(Stored items)
• • • • •

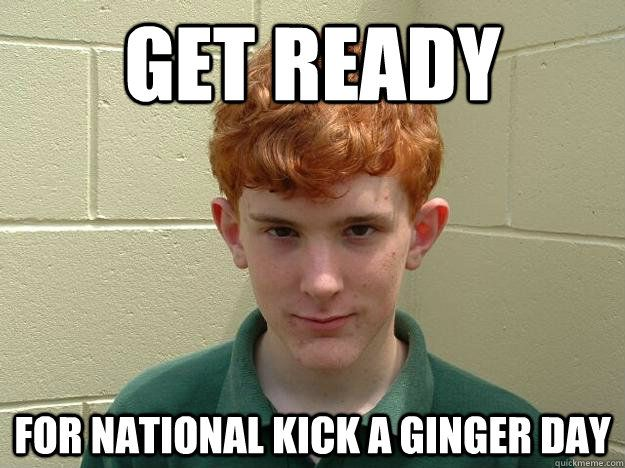 Funny Redhead Meme : Pin by amy havick on funny ginger meme quick meme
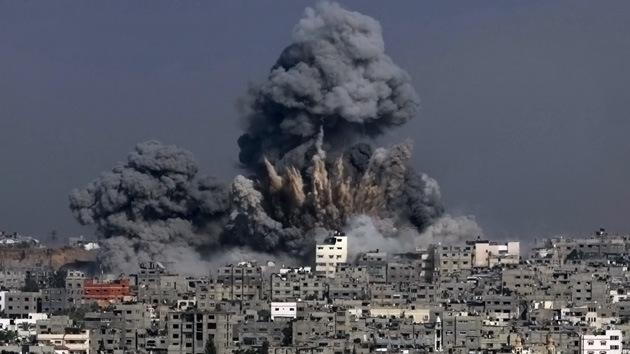 """""""Todos los grupos y las autoridades de Palestina están de acuerdo con la tregua"""""""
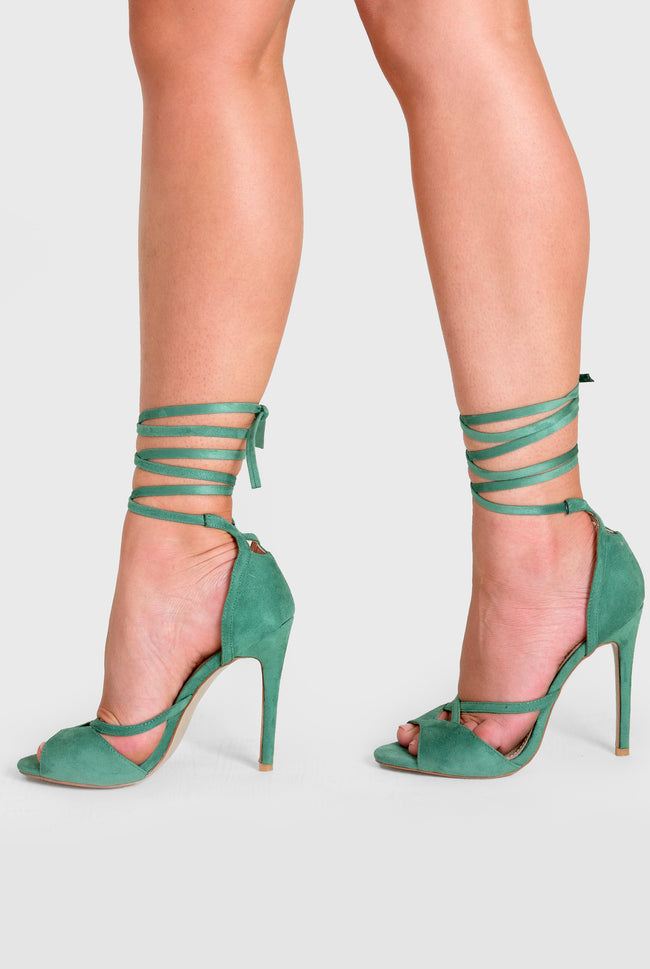 Fleur Lace Up Heel In Green Faux Suede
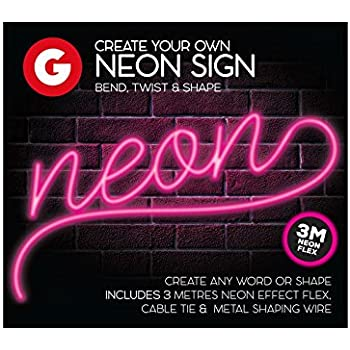 Make Your Own Neon Effect Sign 3M Neon String Light Message Kit WHITE
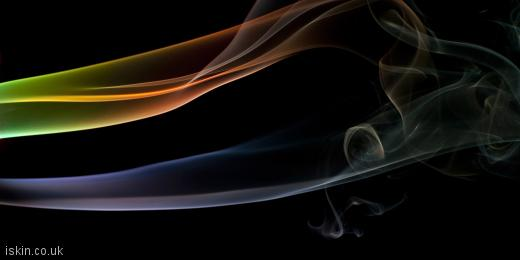 twitter header ethereal smoke lines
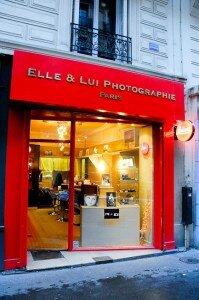 Boutique Leica Elle et Lui Photoraphie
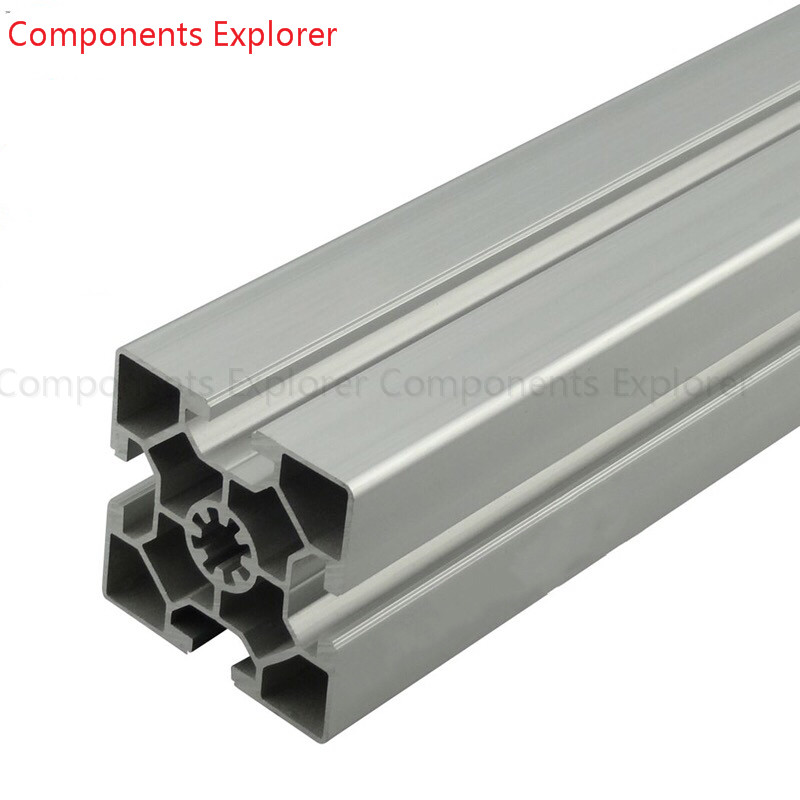 Arbitrary Cutting 1000mm 6060L Aluminum Extrusion Profile,Silvery Color.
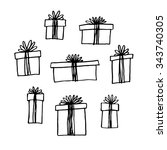 hand drawn gift boxes set. | Shutterstock .eps vector #343740305
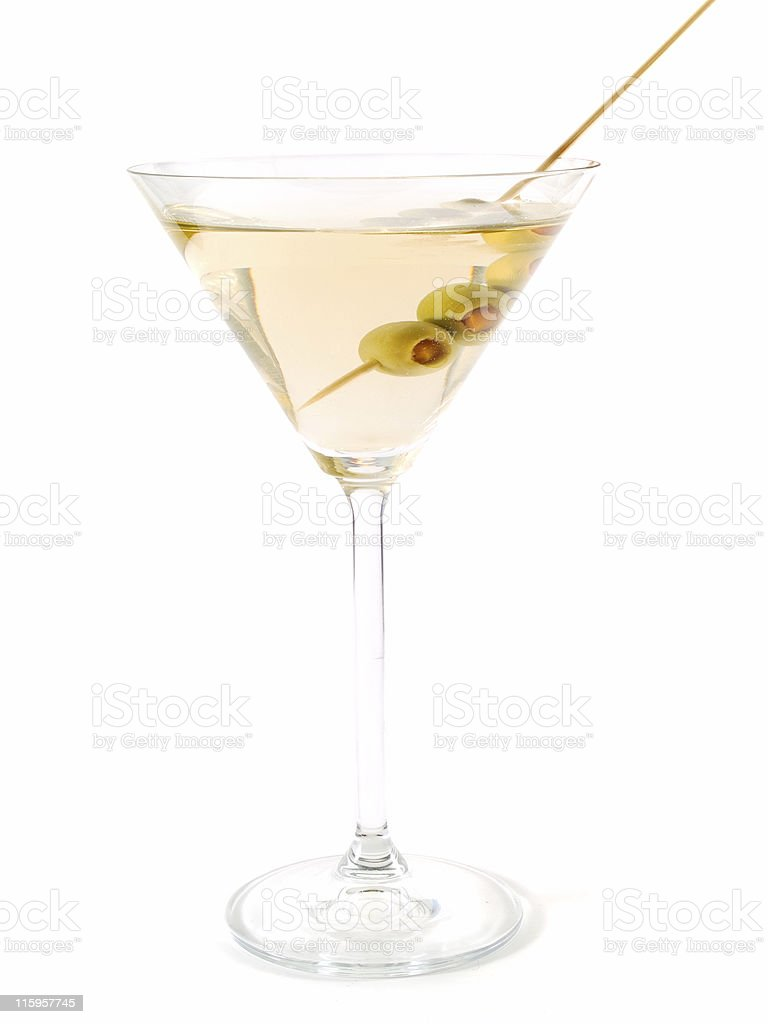 Cocktails Collection - Dry Martini royalty-free stock photo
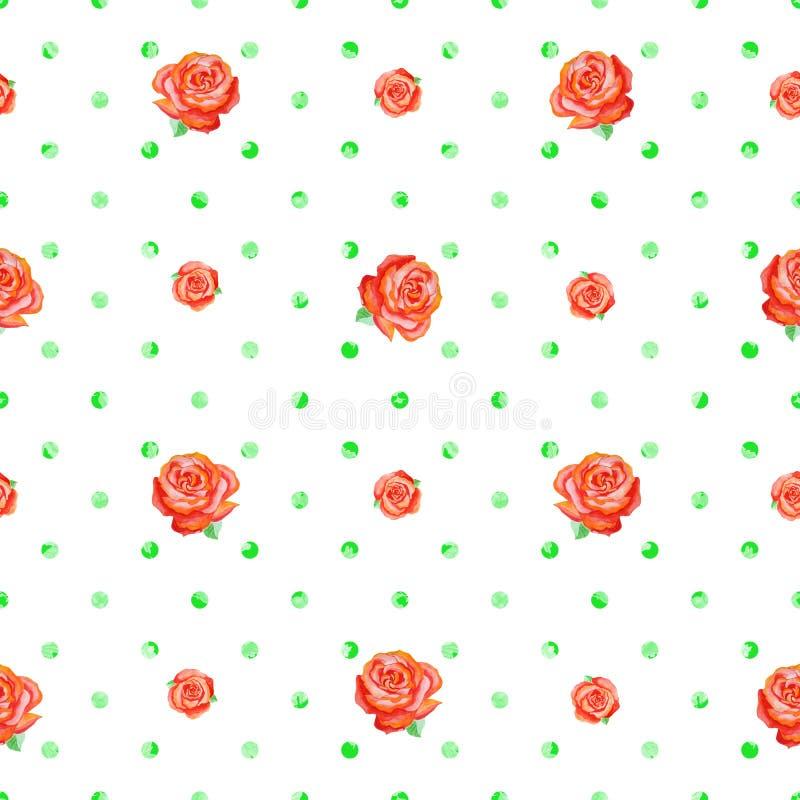 Naadloze Polka Dot Texture met rode rozen van verschillende grootte vector illustratie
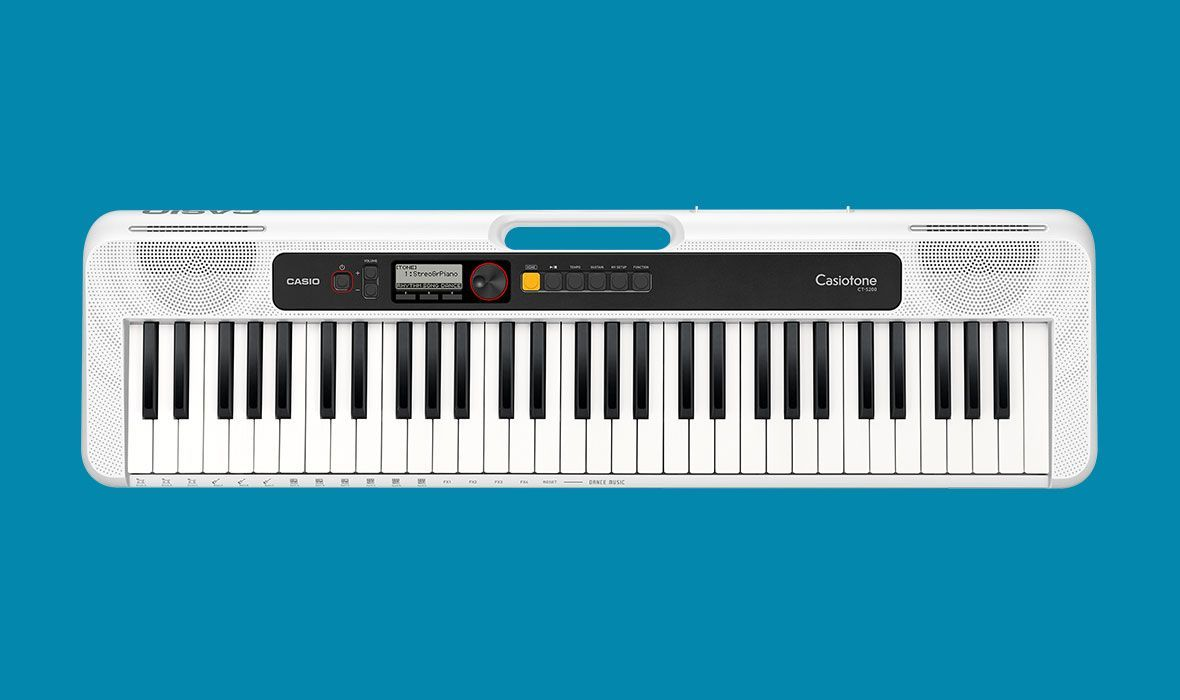 Casio CT-S200WH weiß Keyboard incl.Netzadapter, USB,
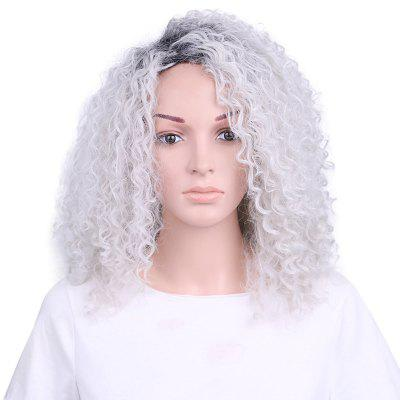 Ombre Grey Color Medium Length Kinky Curly Synthetic Wig for Elder Women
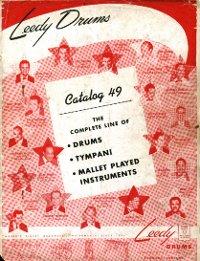 Leedy_1949.jpg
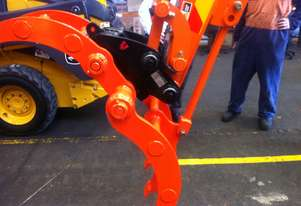 2.5-3.5 Tonne Grapple Australian Manufactured Attachment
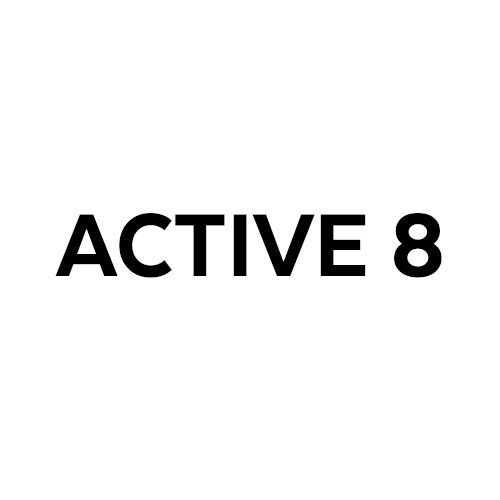 Active 8 Review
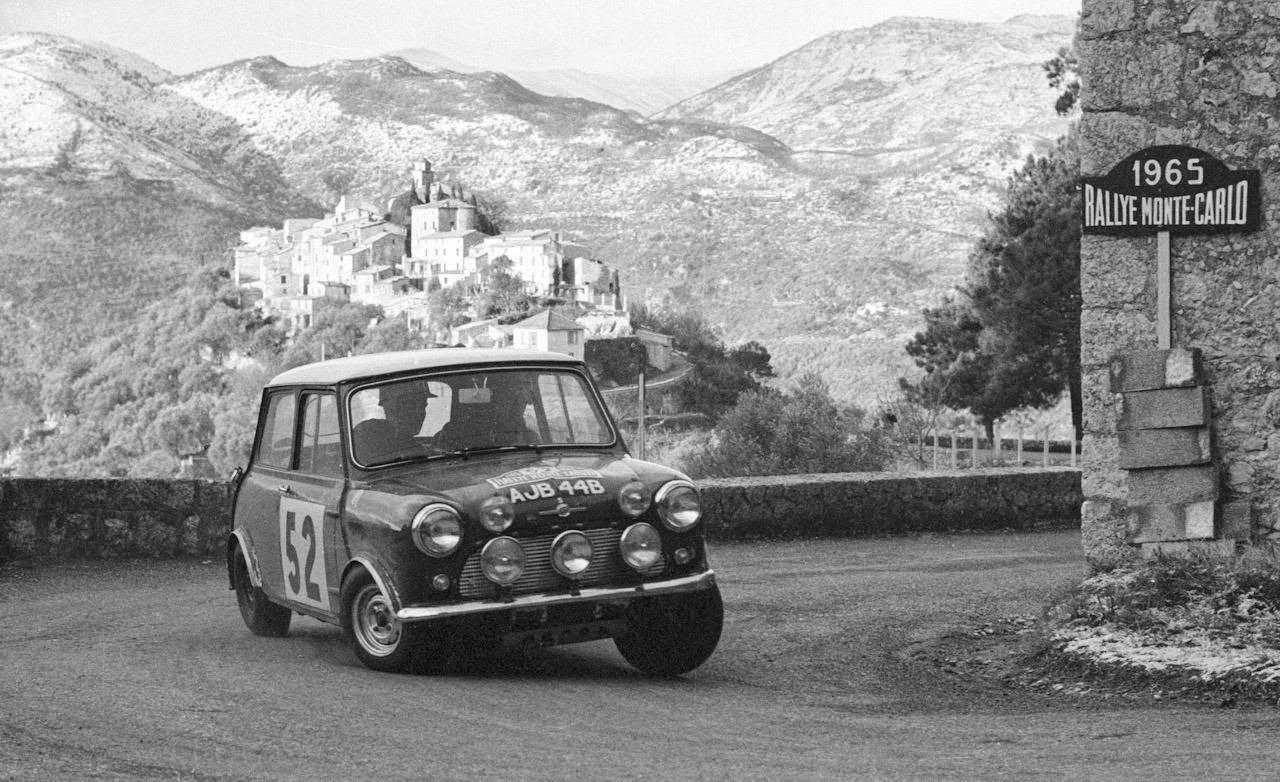 Mini Cooper S Mk1 La Prima Piccola Pepata Della Storia Vitadistile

• • • • •

▸ EXERCISE
All pictures must be left out. Reproduce exactly the lines from the one containing "Naadloze Polka Dot" to the final line of the entries.

▸ ANSWER
 Naadloze Polka Dot Texture met rode rozen van verschillende grootte vector illustratie
 Casio CT-S200WH weiß Keyboard incl.Netzadapter, USB,
 Ombre Grey Color Medium Length Kinky Curly Synthetic Wig for Elder Women
 Leedy_1949.jpg
 2.5-3.5 Tonne Grapple Australian Manufactured Attachment
 Active 8 Review
 Mini Cooper S Mk1 La Prima Piccola Pepata Della Storia Vitadistile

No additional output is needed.